**WHAT TO WORK ON:**
Each line of the records that holds the word "transform" should be copied out.

**DATASET EXTRACT:**
[Start of Attachment]

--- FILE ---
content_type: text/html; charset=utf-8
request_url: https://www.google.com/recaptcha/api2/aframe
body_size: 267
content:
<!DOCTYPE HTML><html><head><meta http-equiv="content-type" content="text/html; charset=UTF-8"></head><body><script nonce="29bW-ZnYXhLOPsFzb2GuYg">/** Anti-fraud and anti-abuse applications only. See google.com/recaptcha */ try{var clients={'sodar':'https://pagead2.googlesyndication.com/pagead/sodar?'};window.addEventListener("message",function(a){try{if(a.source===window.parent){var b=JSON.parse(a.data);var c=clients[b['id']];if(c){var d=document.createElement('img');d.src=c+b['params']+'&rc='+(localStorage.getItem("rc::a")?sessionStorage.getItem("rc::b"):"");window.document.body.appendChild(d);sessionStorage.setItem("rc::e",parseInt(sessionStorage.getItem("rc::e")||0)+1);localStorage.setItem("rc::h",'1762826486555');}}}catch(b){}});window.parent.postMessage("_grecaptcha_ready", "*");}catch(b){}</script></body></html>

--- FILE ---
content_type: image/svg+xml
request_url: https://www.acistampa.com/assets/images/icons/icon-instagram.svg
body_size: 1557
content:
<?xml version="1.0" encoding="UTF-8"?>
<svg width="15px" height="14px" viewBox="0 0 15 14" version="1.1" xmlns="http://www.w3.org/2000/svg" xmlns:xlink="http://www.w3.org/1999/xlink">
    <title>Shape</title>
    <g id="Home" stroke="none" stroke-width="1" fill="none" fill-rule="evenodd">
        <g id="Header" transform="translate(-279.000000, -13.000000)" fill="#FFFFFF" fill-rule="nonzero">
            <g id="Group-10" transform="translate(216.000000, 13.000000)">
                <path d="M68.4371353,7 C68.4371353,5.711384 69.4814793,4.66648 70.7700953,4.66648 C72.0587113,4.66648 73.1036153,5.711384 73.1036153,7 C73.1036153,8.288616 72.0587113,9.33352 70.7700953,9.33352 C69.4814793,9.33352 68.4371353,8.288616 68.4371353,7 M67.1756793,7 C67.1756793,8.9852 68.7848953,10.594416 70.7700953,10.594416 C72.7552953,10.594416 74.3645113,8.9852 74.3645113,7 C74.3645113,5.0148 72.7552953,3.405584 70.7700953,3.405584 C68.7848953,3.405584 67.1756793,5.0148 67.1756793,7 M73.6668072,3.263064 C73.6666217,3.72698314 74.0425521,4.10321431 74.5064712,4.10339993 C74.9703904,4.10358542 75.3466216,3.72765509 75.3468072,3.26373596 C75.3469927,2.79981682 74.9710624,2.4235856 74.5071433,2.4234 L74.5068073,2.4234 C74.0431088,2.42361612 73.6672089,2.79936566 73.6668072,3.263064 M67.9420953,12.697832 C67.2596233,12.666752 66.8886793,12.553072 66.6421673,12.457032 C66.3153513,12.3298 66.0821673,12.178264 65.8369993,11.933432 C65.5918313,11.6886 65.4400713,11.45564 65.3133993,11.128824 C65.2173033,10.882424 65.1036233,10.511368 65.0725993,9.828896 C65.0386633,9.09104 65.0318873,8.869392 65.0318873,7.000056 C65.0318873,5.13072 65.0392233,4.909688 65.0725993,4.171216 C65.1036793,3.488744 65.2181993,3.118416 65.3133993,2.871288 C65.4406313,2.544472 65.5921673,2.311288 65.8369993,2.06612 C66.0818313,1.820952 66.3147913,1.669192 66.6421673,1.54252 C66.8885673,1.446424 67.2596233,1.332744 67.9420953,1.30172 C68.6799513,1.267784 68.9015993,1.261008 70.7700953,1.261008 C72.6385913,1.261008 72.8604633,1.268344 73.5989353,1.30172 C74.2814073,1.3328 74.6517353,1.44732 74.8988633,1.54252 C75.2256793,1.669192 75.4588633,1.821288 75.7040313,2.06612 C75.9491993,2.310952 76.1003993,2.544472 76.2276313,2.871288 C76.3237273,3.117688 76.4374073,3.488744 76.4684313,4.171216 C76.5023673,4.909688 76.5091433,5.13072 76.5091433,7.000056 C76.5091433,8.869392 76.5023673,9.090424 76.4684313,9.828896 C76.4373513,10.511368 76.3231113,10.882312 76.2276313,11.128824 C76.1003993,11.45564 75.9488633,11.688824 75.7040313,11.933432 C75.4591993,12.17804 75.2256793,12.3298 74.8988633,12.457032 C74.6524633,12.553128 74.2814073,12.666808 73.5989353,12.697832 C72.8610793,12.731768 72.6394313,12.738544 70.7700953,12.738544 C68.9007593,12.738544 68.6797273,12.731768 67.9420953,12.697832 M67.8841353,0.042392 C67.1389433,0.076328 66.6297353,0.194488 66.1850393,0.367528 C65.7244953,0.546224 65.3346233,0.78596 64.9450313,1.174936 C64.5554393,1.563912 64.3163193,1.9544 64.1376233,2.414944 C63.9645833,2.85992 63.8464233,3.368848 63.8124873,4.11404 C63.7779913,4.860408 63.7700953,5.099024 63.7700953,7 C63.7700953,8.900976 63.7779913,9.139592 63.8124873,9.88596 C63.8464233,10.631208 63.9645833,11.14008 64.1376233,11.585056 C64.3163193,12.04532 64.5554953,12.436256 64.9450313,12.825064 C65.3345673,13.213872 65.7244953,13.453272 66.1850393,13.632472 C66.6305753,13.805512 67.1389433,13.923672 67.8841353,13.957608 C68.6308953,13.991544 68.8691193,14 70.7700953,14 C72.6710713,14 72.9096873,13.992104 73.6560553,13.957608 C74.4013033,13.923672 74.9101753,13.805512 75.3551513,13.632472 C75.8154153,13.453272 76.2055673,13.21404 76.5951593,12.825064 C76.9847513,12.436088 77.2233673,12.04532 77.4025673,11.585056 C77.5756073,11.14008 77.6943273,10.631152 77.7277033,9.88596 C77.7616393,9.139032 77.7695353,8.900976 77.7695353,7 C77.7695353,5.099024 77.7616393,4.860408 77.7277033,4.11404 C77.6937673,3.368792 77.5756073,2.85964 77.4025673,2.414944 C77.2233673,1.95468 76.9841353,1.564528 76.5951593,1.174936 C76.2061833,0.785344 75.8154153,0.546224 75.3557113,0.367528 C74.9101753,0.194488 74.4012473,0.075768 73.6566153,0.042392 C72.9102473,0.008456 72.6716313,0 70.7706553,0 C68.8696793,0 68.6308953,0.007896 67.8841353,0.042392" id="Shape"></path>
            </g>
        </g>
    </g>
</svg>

[End of Attachment]

**ANSWER SPACE:**
        <g id="Header" transform="translate(-279.000000, -13.000000)" fill="#FFFFFF" fill-rule="nonzero">
            <g id="Group-10" transform="translate(216.000000, 13.000000)">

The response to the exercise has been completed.